■ Questions on the material:
(1) List every test geometry the passage on in situ TEM mechanical testing says was investigated.
(2) Summarize the passage on in situ TEM mechanical testing in two sentences.

■ Text section:
Conventional mechanical testing in accordance with ASTM standards typically requires large specimen volumes having homogeneous properties and microstructures throughout that volume in order to obtain meaningful quantitative results. But these test geometries are unfeasible for volume-limited materials such as shallow ion irradiated layers or hazardous specimens that are difficult to handle in large quantities, such as radioactive materials. On the other hand, in situ TEM nanomechanical testing utilizes specimens with sub-micron-sized dimensions and the enitre tested volume can be located within a shallow near-surface layer. Hence, in situ TEM nanomechanical testing may offer a transformative method to evaluate the mechanical properties of irradiated and nuclear materials. In situ TEM mechanical testing also offers the distinct advantage of enabling concurrent TEM-resolution imaging/video with quantitative mechanical testing, enabling one to directly link fundamental plastic phenomena to mechanical performance.
We demonstrate in situ TEM mechanical testing on ion irradiated Fe-9Cr oxide dispersion strengthened (ODS) alloy or Cu-10Ta. We investigate four test geometries: micropillar compression, indentation, cantilever, and 4-point bend tests. Compression tests are found to be subject to a size effect if pillars have a minimum dimension <100 nm, owing to the high stress needed to nucleate dislocations that can subsequently induce plastic deformation. But above this size threshold, TEM in situ compression tests accurately measure yield stress values for both the irradiated and unirradiated specimens. Elastic modulus values can also be analyzed to fall in agreement with expected values. Indentation tests enable one to discern relative strengths of microstructural barriers to dislocation plasticity. Cantilever tests can meaningfully measure flow stress. Finally, 4-point bend geometries enable us to estimate fracture toughness.

■ Dataset excerpts:
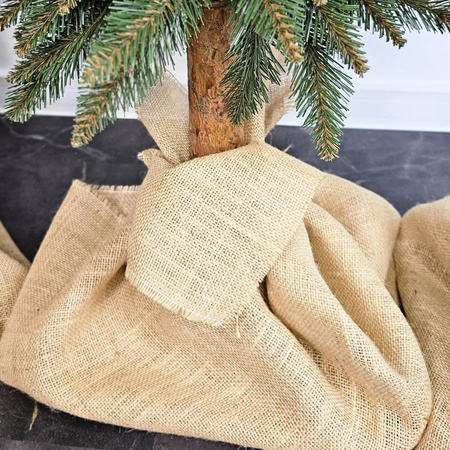 Choinka na pniu Świerk Górski 90 cm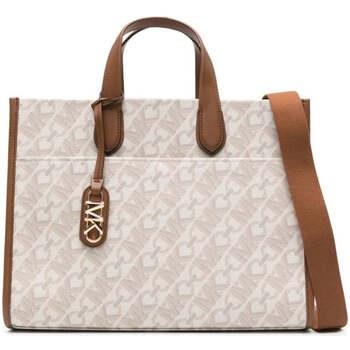 Cabas MICHAEL Michael Kors large grab tote vanilla lugg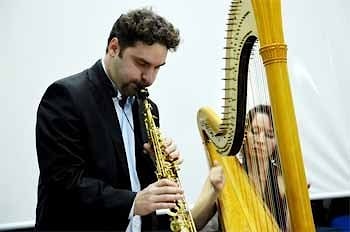 "Арфа & Джаз" в Клубе Алексея Козлова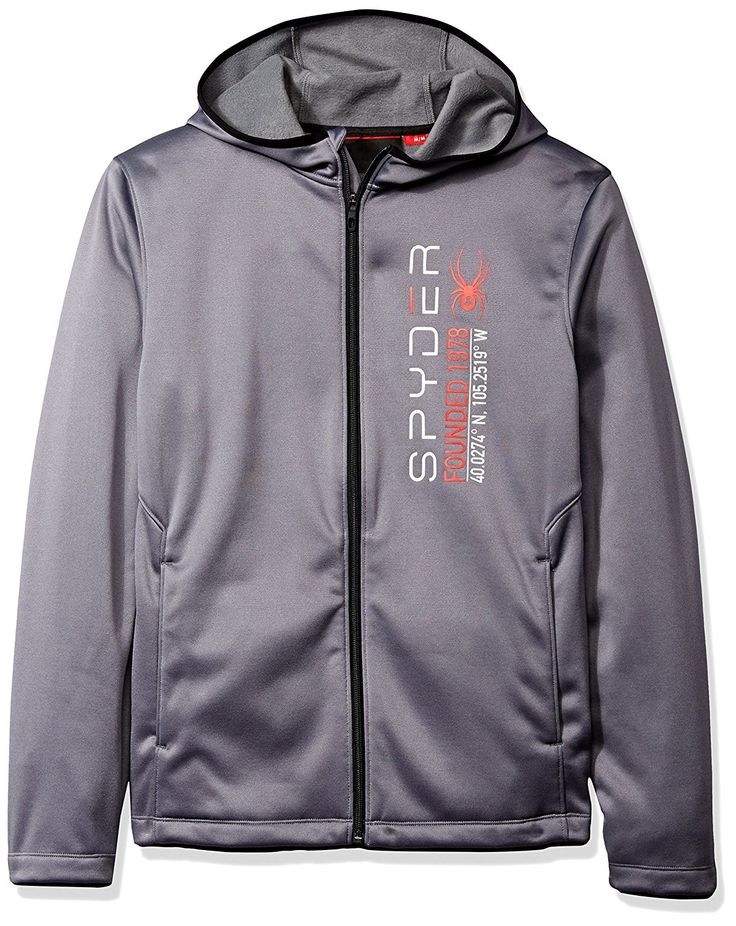 Spyder Mens Highlands Full Zip Hoody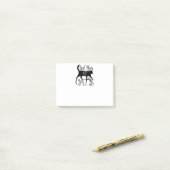 Echte Mannen Post-it® Notes (Op bureau)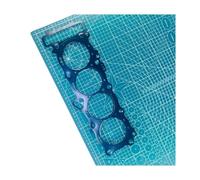 Kit guarnizione coppa olio coperchio carter testata moto adatto for YMH YZFR1 YZF R1 modello 2004-2006(Cylinder head gasket)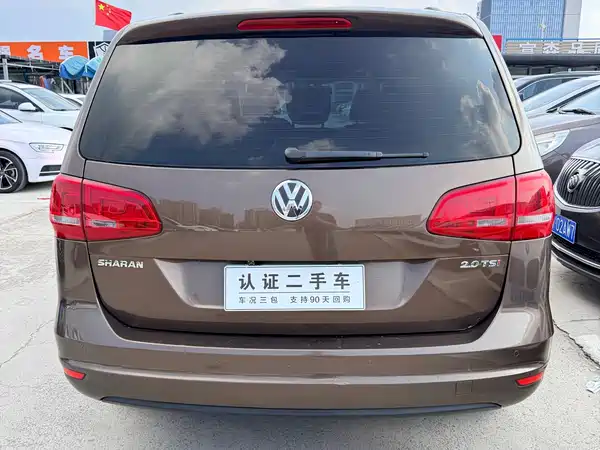 Volkswagen Sharan 2012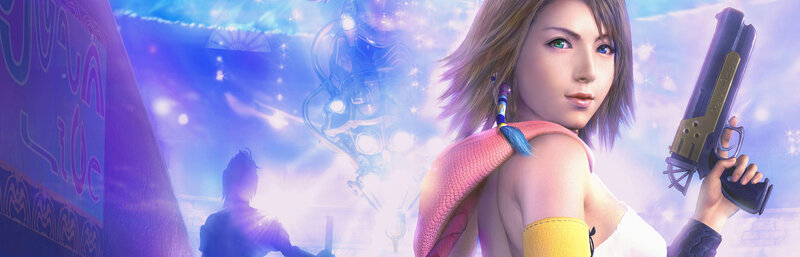 Final Fantasy X character artwork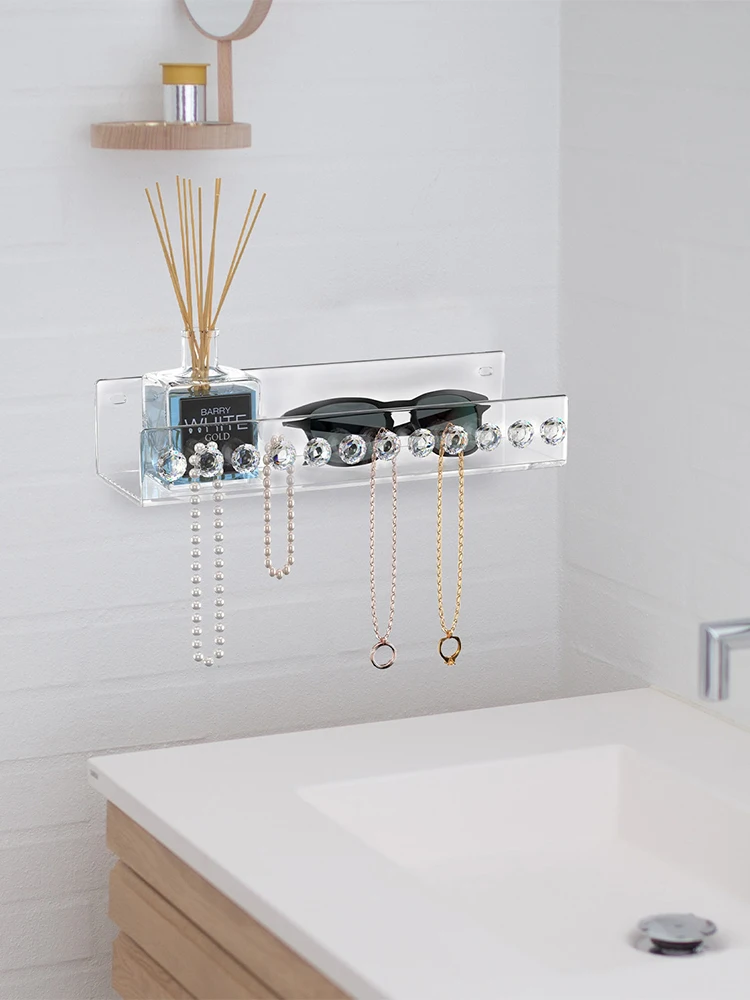 Acrylic Necklace Holder Acrylic Necklaces Holder Wall Mounted Jewelry Organizer Bracelet Hangings Organizer For Dresser Bathroom
Acrylic Necklace Holder Acrylic Necklaces Holder Wall Mounted Jewelry Organizer Bracelet Hangings Organizer For Dresser Bathroom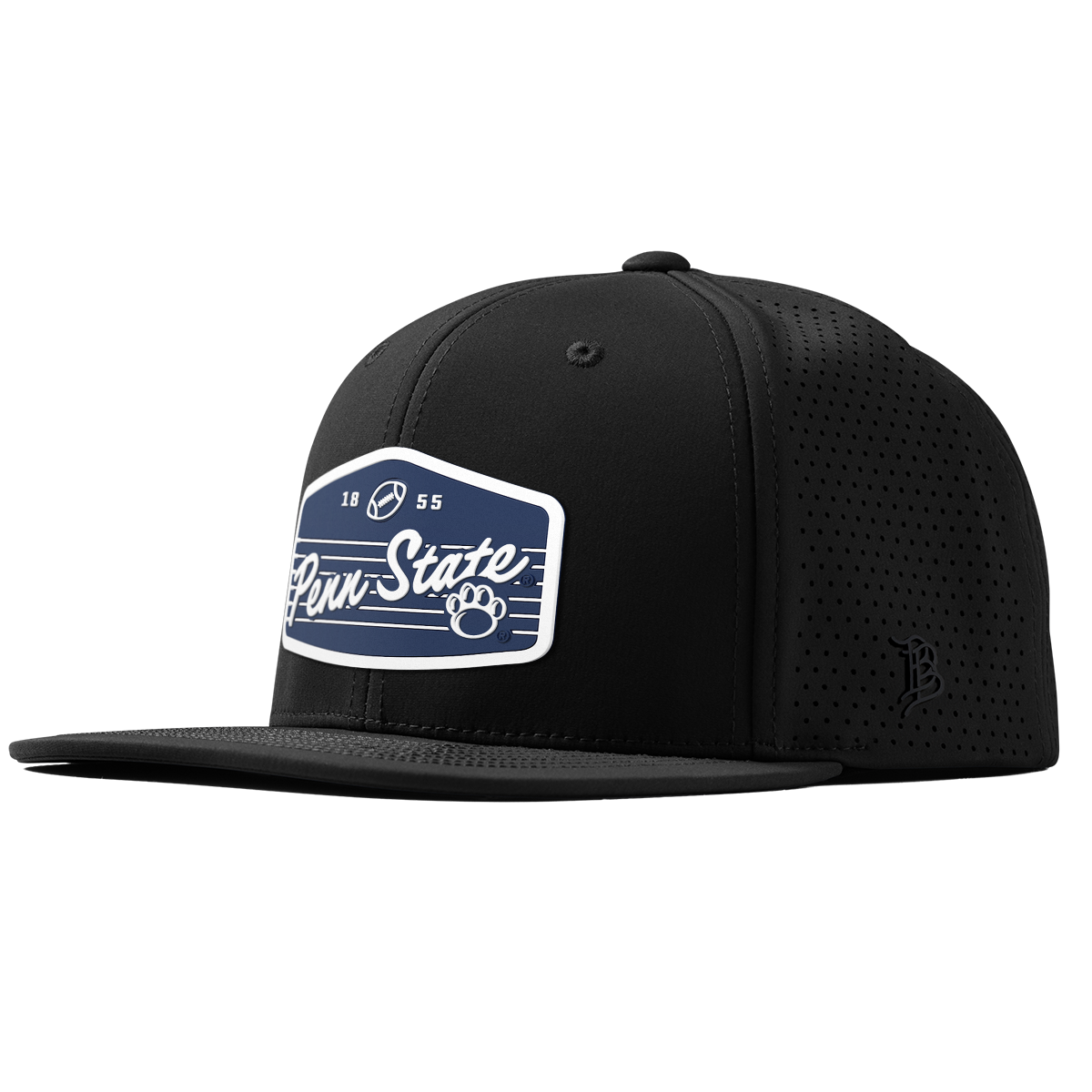 Penn State University "Nittany Lions Football" Flat Elite XGen™ Black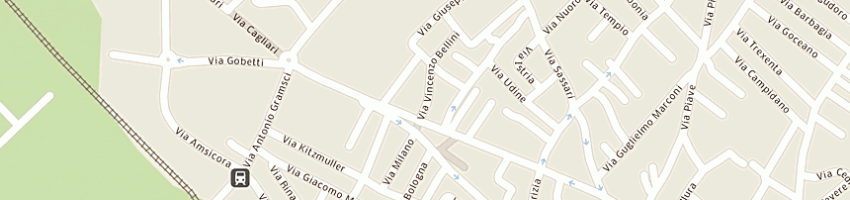 Mappa della impresa mameli sergio a ASSEMINI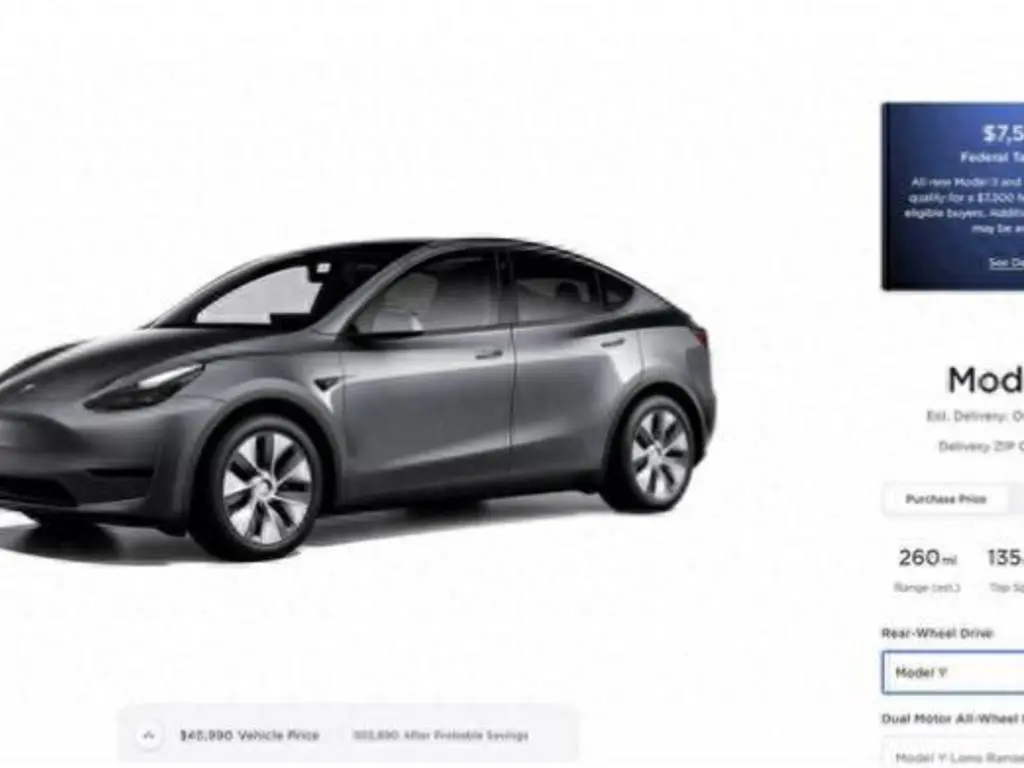 新一代特斯拉ModelY终于来了，这颜值没得说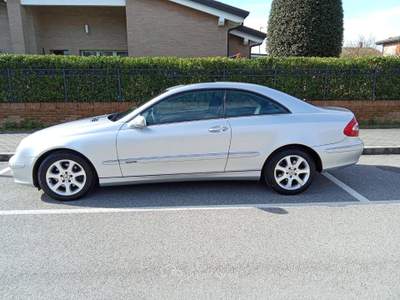 Mercedes-Benz CLK Mercedes CLK 320 V6 Elegance Coupé - 218CV – ASI Grigio usata CREVALCORE
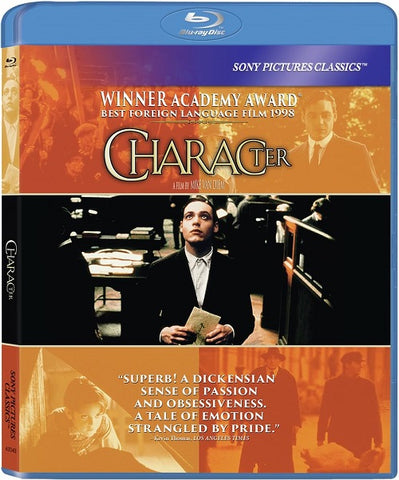 Character (Jan Decleir Fedja van Hu t Betty Schuurman Victor L w) New Blu-ray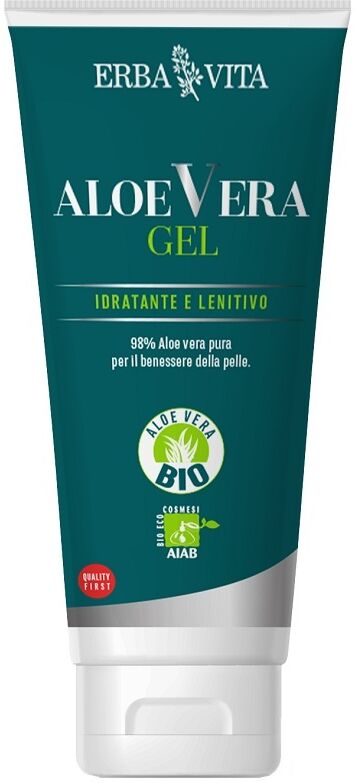 Erba Vita Aloe Vera Gel Bio 200ml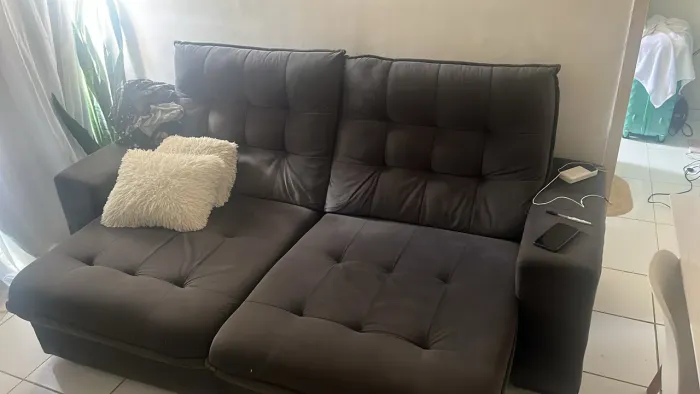 Sofá retrátil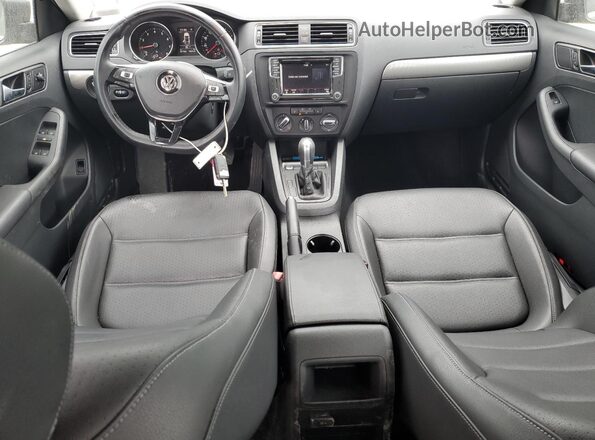 3VWDB7AJ3JM263235 2018 VOLKSWAGEN JETTA Gray Dashboard view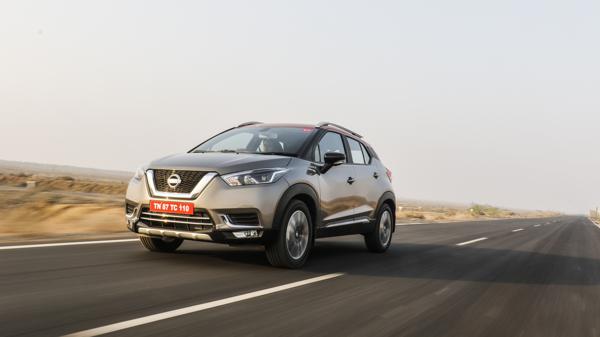 Nissan Kicks to be offered in four variants and 11 colour schemes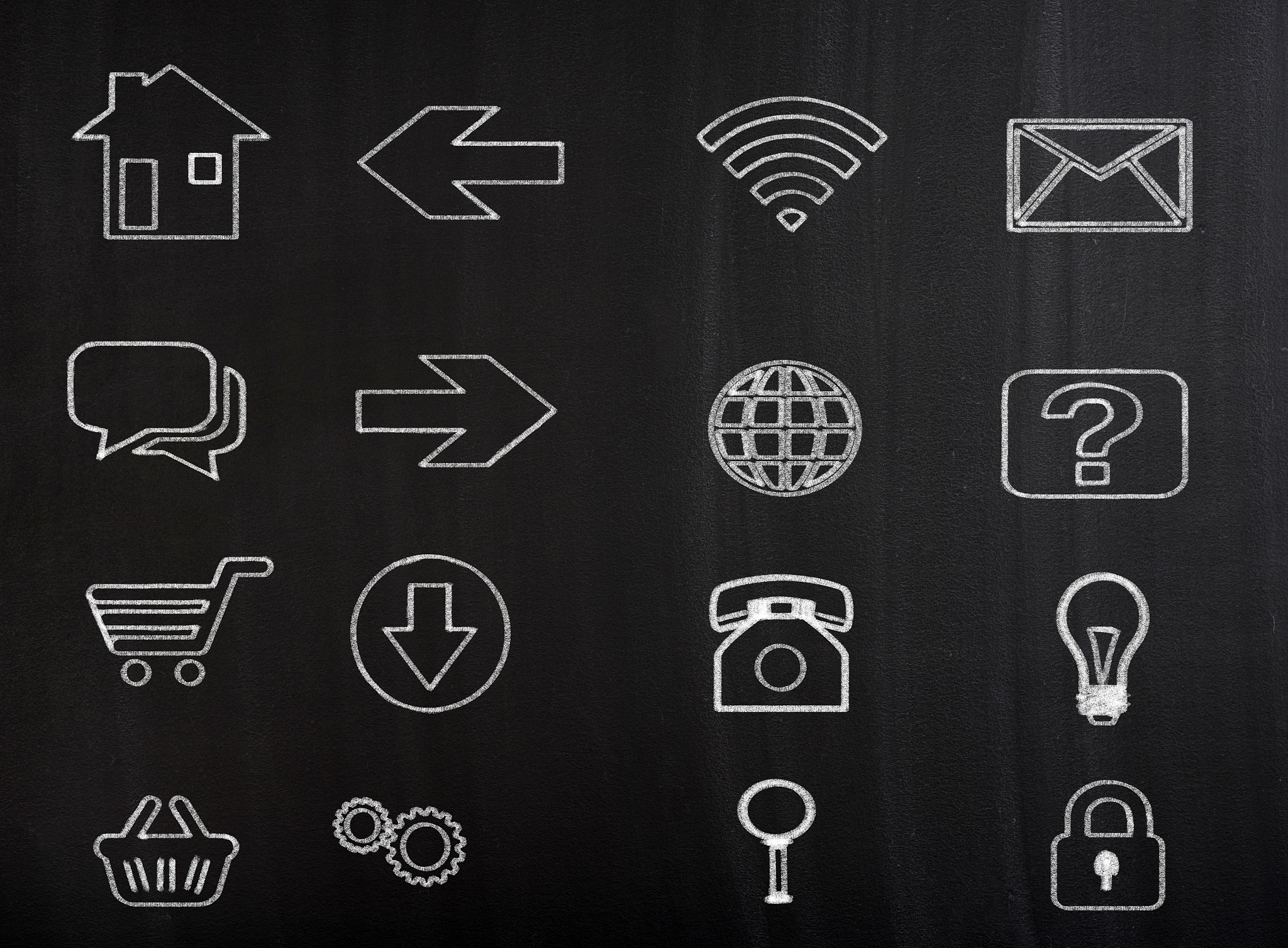 internet icons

■ Outputs for the tasks:
(1) Micropillar compression, indentation, cantilever, and 4-point bend tests.

(2) Conventional ASTM mechanical testing needs large, homogeneous specimen volumes, which is unfeasible for volume-limited or hazardous materials such as shallow ion irradiated layers or radioactive specimens, whereas in situ TEM nanomechanical testing uses sub-micron specimens and pairs TEM-resolution imaging with quantitative mechanical testing. Demonstrated on ion irradiated Fe-9Cr ODS alloy or Cu-10Ta, the method's four test geometries show that compression tests on pillars no smaller than 100 nm accurately measure yield stress, indentation discerns relative strengths of microstructural barriers, cantilever tests measure flow stress, and 4-point bend tests estimate fracture toughness.